(SELECTED TEXT begins)
As a different kind of example, I have asked ChatGPT to translate straightforward sentences and gotten back a translation with exactly the opposite meaning intended by the original (as verified by asking a native speaker).
The limits of its knowledge and response style make ChatGPT mostly worthless to me. If something I want to know can be copy/pasted from obvious introductory sources, I can already find it trivially and quickly. And I can't really trust it even for basic routine stuff, because it doesn't link to reliable sources which makes its claims unnecessarily difficult to verify. Even published work by professionals often contains factual errors, but when you read them you can judge their name/reputation, look at any cited sources, compare claims from one source to another, and so on. But if ChatGPT tells you something, you have no idea if it read it on a conspiracist blog, found it in the canonical survey paper about the topic, or just made it up.
> Go ask it for help [understanding determinants], and you will have a very different experience.
(SELECTED TEXT ends)
TASKS FOR THIS EXERCISE:
[1] In the forum excerpt about ChatGPT, how did the writer confirm that a translation meant the opposite of the original?
[2] From the forum excerpt about ChatGPT, print the passage starting at "The limits of" and ending at "very different experience.".
(RECORDED DATA begins)
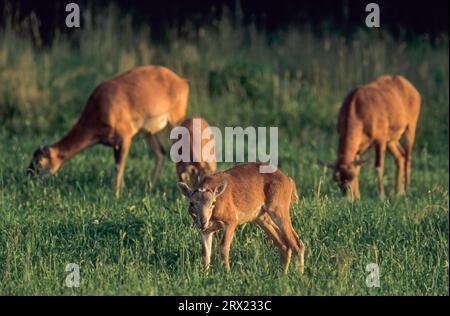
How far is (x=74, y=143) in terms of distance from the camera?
49.2 feet

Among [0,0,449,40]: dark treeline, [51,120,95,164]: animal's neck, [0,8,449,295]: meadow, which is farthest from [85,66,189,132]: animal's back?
[0,0,449,40]: dark treeline

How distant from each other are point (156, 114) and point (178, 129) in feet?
4.08

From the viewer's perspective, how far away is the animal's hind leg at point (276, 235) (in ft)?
34.5

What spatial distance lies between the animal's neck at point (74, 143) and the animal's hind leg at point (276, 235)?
4.66 m

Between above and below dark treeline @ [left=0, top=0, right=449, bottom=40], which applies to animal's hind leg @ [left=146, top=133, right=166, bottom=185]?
below

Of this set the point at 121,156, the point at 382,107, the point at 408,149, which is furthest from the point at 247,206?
the point at 408,149

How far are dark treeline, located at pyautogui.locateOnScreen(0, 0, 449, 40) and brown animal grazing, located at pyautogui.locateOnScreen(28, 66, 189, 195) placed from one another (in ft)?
26.6

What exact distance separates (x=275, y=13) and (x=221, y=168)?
34.6 feet

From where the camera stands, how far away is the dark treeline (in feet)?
80.3

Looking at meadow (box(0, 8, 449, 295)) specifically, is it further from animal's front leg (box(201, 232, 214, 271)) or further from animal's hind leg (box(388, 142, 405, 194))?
animal's hind leg (box(388, 142, 405, 194))

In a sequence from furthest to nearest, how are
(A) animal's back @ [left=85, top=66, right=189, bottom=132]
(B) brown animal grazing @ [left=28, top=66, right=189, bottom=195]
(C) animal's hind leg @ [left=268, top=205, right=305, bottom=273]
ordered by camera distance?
(A) animal's back @ [left=85, top=66, right=189, bottom=132] → (B) brown animal grazing @ [left=28, top=66, right=189, bottom=195] → (C) animal's hind leg @ [left=268, top=205, right=305, bottom=273]

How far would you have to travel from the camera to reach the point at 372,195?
15.0 metres

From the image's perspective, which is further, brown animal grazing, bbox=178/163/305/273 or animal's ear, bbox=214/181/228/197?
brown animal grazing, bbox=178/163/305/273

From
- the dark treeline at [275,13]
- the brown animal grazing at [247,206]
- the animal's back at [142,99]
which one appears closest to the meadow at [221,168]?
the brown animal grazing at [247,206]
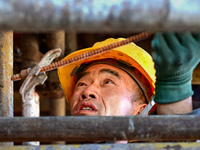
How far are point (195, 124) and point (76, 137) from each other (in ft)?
1.45

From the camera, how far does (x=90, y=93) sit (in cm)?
309

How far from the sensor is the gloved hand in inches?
60.9

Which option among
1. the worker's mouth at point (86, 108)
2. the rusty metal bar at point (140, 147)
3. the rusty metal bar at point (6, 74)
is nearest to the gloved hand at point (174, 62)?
the rusty metal bar at point (140, 147)

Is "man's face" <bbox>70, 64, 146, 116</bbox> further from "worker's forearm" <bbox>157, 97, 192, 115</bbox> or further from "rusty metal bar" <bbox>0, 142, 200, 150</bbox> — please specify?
"rusty metal bar" <bbox>0, 142, 200, 150</bbox>

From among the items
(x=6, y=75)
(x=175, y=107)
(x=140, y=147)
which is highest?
(x=6, y=75)

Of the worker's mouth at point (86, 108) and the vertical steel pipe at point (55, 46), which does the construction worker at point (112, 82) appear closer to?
the worker's mouth at point (86, 108)

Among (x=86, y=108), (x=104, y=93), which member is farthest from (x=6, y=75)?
(x=104, y=93)

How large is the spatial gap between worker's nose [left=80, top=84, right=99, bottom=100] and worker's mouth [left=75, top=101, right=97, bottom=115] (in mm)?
73

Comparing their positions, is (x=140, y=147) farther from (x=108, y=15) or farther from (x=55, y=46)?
(x=55, y=46)

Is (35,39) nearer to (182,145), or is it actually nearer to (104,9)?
(182,145)

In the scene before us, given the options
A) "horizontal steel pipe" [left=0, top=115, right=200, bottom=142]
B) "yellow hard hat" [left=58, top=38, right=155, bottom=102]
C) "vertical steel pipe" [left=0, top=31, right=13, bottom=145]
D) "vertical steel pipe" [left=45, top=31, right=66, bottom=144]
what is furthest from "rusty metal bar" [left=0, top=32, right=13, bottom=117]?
"vertical steel pipe" [left=45, top=31, right=66, bottom=144]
(RECORDED DATA ends)
SET OF ANSWERS:
[1] By asking a native speaker.

[2]
The limits of its knowledge and response style make ChatGPT mostly worthless to me. If something I want to know can be copy/pasted from obvious introductory sources, I can already find it trivially and quickly. And I can't really trust it even for basic routine stuff, because it doesn't link to reliable sources which makes its claims unnecessarily difficult to verify. Even published work by professionals often contains factual errors, but when you read them you can judge their name/reputation, look at any cited sources, compare claims from one source to another, and so on. But if ChatGPT tells you something, you have no idea if it read it on a conspiracist blog, found it in the canonical survey paper about the topic, or just made it up.
> Go ask it for help [understanding determinants], and you will have a very different experience.